───── Extracto del documento

Octavio Paz, en El laberinto de la soledad, escribió que “la manera en que morimos muestra cómo ha sido nuestra vida, pues la vida no halla en la muerte únicamente su fin, sino también su reflejo. La muerte es un espejo que refleja las vanas gesticulaciones de la vida”. En esa visión, morir no es desaparecer, sino revelarse. La muerte, más que un punto final, es el espejo que devuelve la imagen de lo que fuimos: nuestras pasiones, nuestros miedos, la manera en que habitamos el tiempo.
Haruki Murakami escribió que “la muerte no es lo opuesto a la vida, sino una parte de ella”. En la tradición oriental, como en la indígena mesoamericana, la muerte no es interrupción, sino continuidad: un modo distinto del ser. En el pensamiento náhuatl, la muerte no es castigo, sino retorno al ciclo sagrado de la naturaleza. El cuerpo vuelve a la tierra, y el alma, al viento o al canto. Quizás por eso, en las ofrendas mexicanas, la comida y la música son tan esenciales: porque alimentan y celebran ese tránsito entre mundos.

──────────

**Conjunto de tareas**
A: Según el fragmento sobre la muerte, ¿adónde vuelve el alma en el pensamiento náhuatl?
B: Devuelve del fragmento sobre la muerte la parte que empieza con las palabras que contienen "Haruki Murakami escribió" y termina con "tránsito entre mundos.".

───── Material proporcionado

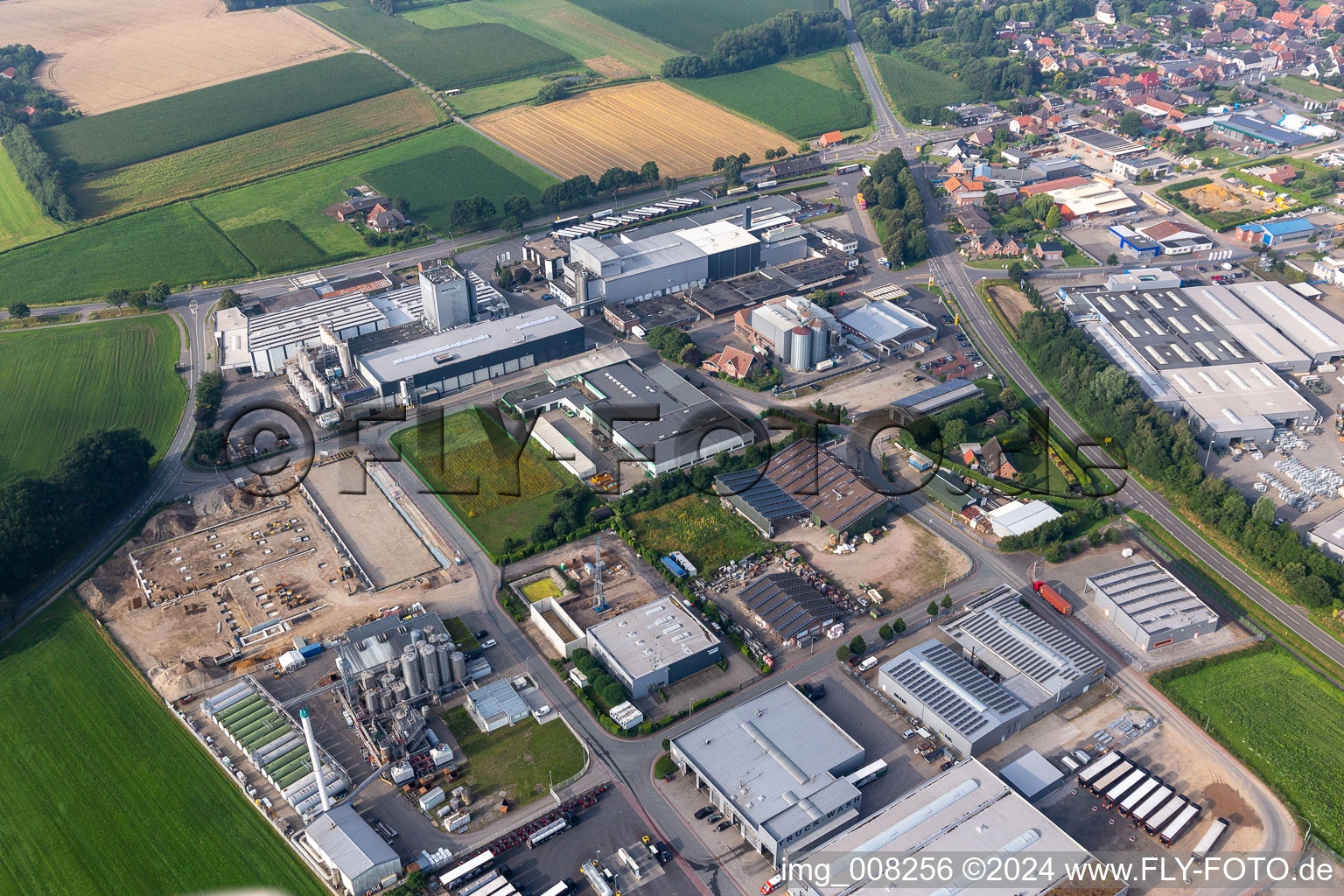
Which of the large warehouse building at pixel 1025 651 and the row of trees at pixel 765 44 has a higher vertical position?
the row of trees at pixel 765 44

──────────

**Respuestas a tareas**
A: Al viento o al canto.

B:
Haruki Murakami escribió que “la muerte no es lo opuesto a la vida, sino una parte de ella”. En la tradición oriental, como en la indígena mesoamericana, la muerte no es interrupción, sino continuidad: un modo distinto del ser. En el pensamiento náhuatl, la muerte no es castigo, sino retorno al ciclo sagrado de la naturaleza. El cuerpo vuelve a la tierra, y el alma, al viento o al canto. Quizás por eso, en las ofrendas mexicanas, la comida y la música son tan esenciales: porque alimentan y celebran ese tránsito entre mundos.